>> start

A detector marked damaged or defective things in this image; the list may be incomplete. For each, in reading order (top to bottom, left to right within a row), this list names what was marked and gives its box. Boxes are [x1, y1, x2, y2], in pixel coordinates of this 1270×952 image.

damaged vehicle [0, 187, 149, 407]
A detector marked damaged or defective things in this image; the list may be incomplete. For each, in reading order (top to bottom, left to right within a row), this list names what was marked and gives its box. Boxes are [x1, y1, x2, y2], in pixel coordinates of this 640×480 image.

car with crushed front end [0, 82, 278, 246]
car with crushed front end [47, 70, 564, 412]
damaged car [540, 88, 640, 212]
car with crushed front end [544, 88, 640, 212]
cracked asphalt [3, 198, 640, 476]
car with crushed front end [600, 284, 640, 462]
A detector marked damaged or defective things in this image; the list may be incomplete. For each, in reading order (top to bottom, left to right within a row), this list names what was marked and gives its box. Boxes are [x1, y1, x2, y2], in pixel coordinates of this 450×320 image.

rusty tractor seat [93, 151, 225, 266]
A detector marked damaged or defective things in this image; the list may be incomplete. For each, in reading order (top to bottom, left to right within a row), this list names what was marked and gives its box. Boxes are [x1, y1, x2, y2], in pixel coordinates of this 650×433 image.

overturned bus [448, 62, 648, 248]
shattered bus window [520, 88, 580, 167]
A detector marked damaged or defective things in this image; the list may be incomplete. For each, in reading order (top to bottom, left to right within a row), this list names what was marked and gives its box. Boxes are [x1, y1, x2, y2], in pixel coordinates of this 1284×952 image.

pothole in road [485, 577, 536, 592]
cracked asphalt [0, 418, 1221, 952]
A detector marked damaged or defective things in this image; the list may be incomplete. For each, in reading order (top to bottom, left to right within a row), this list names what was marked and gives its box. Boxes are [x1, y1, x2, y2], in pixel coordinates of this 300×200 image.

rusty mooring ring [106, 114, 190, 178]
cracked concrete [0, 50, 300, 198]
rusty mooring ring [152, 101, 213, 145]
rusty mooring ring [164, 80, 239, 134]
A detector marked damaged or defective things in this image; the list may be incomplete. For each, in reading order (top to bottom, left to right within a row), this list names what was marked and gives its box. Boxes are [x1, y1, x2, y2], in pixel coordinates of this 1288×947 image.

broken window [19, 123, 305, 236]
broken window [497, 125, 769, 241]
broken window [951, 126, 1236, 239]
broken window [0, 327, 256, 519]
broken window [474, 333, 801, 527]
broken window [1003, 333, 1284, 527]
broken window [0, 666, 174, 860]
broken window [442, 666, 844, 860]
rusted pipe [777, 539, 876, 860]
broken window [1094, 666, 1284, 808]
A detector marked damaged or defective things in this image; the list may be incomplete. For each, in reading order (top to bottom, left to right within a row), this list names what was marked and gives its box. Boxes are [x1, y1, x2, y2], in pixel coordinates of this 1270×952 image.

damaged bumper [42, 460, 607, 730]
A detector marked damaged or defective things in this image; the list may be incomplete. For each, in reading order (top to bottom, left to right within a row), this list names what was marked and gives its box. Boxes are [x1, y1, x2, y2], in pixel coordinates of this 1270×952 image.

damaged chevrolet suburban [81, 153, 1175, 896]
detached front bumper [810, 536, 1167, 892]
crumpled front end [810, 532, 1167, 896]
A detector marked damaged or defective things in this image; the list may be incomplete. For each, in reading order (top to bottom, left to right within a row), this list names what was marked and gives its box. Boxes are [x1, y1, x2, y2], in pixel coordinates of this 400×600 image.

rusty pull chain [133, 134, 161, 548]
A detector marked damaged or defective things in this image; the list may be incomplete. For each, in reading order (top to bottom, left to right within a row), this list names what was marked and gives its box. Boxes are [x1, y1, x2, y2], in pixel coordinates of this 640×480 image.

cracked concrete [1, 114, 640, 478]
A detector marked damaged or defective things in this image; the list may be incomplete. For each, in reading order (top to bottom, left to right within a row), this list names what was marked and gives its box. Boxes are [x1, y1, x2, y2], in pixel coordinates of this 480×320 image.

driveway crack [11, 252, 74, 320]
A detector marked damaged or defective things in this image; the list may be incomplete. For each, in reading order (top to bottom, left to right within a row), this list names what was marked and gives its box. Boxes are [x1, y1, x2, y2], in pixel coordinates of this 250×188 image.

>> end

## WHAT IS REQUIRED
Lay out every line of the records above as a numbered list, leaving out the blank lines.

## SOLUTION
1. A detector marked damaged or defective things in this image; the list may be incomplete. For each, in reading order (top to bottom, left to right within a row), this list names what was marked and gives its box. Boxes are [x1, y1, x2, y2], in pixel coordinates of this 1270×952 image.
2. damaged vehicle [0, 187, 149, 407]
3. A detector marked damaged or defective things in this image; the list may be incomplete. For each, in reading order (top to bottom, left to right within a row), this list names what was marked and gives its box. Boxes are [x1, y1, x2, y2], in pixel coordinates of this 640×480 image.
4. car with crushed front end [0, 82, 278, 246]
5. car with crushed front end [47, 70, 564, 412]
6. damaged car [540, 88, 640, 212]
7. car with crushed front end [544, 88, 640, 212]
8. cracked asphalt [3, 198, 640, 476]
9. car with crushed front end [600, 284, 640, 462]
10. A detector marked damaged or defective things in this image; the list may be incomplete. For each, in reading order (top to bottom, left to right within a row), this list names what was marked and gives its box. Boxes are [x1, y1, x2, y2], in pixel coordinates of this 450×320 image.
11. rusty tractor seat [93, 151, 225, 266]
12. A detector marked damaged or defective things in this image; the list may be incomplete. For each, in reading order (top to bottom, left to right within a row), this list names what was marked and gives its box. Boxes are [x1, y1, x2, y2], in pixel coordinates of this 650×433 image.
13. overturned bus [448, 62, 648, 248]
14. shattered bus window [520, 88, 580, 167]
15. A detector marked damaged or defective things in this image; the list may be incomplete. For each, in reading order (top to bottom, left to right within a row), this list names what was marked and gives its box. Boxes are [x1, y1, x2, y2], in pixel coordinates of this 1284×952 image.
16. pothole in road [485, 577, 536, 592]
17. cracked asphalt [0, 418, 1221, 952]
18. A detector marked damaged or defective things in this image; the list may be incomplete. For each, in reading order (top to bottom, left to right within a row), this list names what was marked and gives its box. Boxes are [x1, y1, x2, y2], in pixel coordinates of this 300×200 image.
19. rusty mooring ring [106, 114, 190, 178]
20. cracked concrete [0, 50, 300, 198]
21. rusty mooring ring [152, 101, 213, 145]
22. rusty mooring ring [164, 80, 239, 134]
23. A detector marked damaged or defective things in this image; the list may be incomplete. For each, in reading order (top to bottom, left to right within a row), this list names what was marked and gives its box. Boxes are [x1, y1, x2, y2], in pixel coordinates of this 1288×947 image.
24. broken window [19, 123, 305, 236]
25. broken window [497, 125, 769, 241]
26. broken window [951, 126, 1236, 239]
27. broken window [0, 327, 256, 519]
28. broken window [474, 333, 801, 527]
29. broken window [1003, 333, 1284, 527]
30. broken window [0, 666, 174, 860]
31. broken window [442, 666, 844, 860]
32. rusted pipe [777, 539, 876, 860]
33. broken window [1094, 666, 1284, 808]
34. A detector marked damaged or defective things in this image; the list may be incomplete. For each, in reading order (top to bottom, left to right within a row), this list names what was marked and gives its box. Boxes are [x1, y1, x2, y2], in pixel coordinates of this 1270×952 image.
35. damaged bumper [42, 460, 607, 730]
36. A detector marked damaged or defective things in this image; the list may be incomplete. For each, in reading order (top to bottom, left to right within a row), this list names what was marked and gives its box. Boxes are [x1, y1, x2, y2], in pixel coordinates of this 1270×952 image.
37. damaged chevrolet suburban [81, 153, 1175, 896]
38. detached front bumper [810, 536, 1167, 892]
39. crumpled front end [810, 532, 1167, 896]
40. A detector marked damaged or defective things in this image; the list may be incomplete. For each, in reading order (top to bottom, left to right within a row), this list names what was marked and gives its box. Boxes are [x1, y1, x2, y2], in pixel coordinates of this 400×600 image.
41. rusty pull chain [133, 134, 161, 548]
42. A detector marked damaged or defective things in this image; the list may be incomplete. For each, in reading order (top to bottom, left to right within a row), this list names what was marked and gives its box. Boxes are [x1, y1, x2, y2], in pixel coordinates of this 640×480 image.
43. cracked concrete [1, 114, 640, 478]
44. A detector marked damaged or defective things in this image; the list may be incomplete. For each, in reading order (top to bottom, left to right within a row), this list names what was marked and gives its box. Boxes are [x1, y1, x2, y2], in pixel coordinates of this 480×320 image.
45. driveway crack [11, 252, 74, 320]
46. A detector marked damaged or defective things in this image; the list may be incomplete. For each, in reading order (top to bottom, left to right within a row), this list names what was marked and gives its box. Boxes are [x1, y1, x2, y2], in pixel coordinates of this 250×188 image.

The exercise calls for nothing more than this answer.